- Karam at the 2007 World Series of Poker
- Nickname: Myst (or _myst_)
- Born: August 28, 1980 (age 45) Montreal, Quebec, Canada

World Series of Poker
- Bracelet: None
- Money finishes: 2
- Highest WSOP Main Event finish: None

World Poker Tour
- Title: None
- Final table: 2
- Money finishes: 4

European Poker Tour
- Title: None
- Final tables: 2
- Money finishes: 3

= Marc Karam =

Canadian poker player (born 1980)

Marc Karam (born August 28, 1980) is a Canadian professional poker player. In addition to playing in major international poker tournaments, he plays online poker.

==Poker career==
Late in the year 2001, Karam began playing micro-stakes home games and small local tournaments. Eventually, he deposited some money online and started to build a poker bankroll. He was a fan of professional wrestling and his friends had nicknamed him "Myst", short for "Mysterio" after his favourite professional wrestler, Rey Mysterio Jr. When he began playing online he chose to play under the name, "myst". He would deposit small amounts online and play $0.50/$1.00 no limit holdem.

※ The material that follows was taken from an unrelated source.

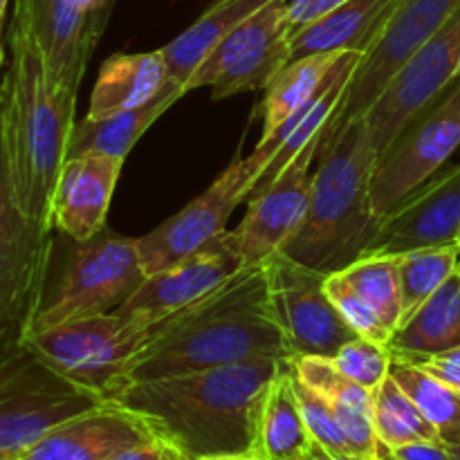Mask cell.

Over the next 5 years, he moved up in stakes and built a bankroll in excess of $100,000 (USD). In early 2006, Karam won an entry into the 2006 PokerStars Caribbean Adventure (PSCA) poker tournament by qualifying online via a "satellite" tournament. Shortly after qualifying for this event, he asked for and received a six-month sabbatical from his job at Transit Glass & Aluminum. During this same sabbatical, Karam qualified for the 2006 European Poker Tour (EPT) Grand Final in Monte Carlo through another online "satellite" tournament. He placed fourth in that tournament and quit his job to become a professional poker player.

Since becoming a professional poker player, Marc has earned over $2,000,000 (USD) in major poker tournaments.

He went on to place in the money at the 4th Annual Five Star World Poker Classic and the July 21, 2006, No Limit Holdem event at the 37th Annual World Series of Poker. He then managed to place in the top 6 at the next three major tournaments he entered; The 2006 North American Poker Championship, The 2007 Aussie Millions, and The 2007 EPT Grand Final. Karam is the only professional player to have accomplished this feat.

During the 38th Annual World Series of Poker, Karam earned over $9,000 (USD) for his 33rd-place finish in the World Championship Heads-Up No Limit Hold'em event, during which he defeated 2005 NBC National Heads-Up champion Ted Forrest.

In 2010, he entered into a sponsorship deal with online poker site, Full Tilt Poker.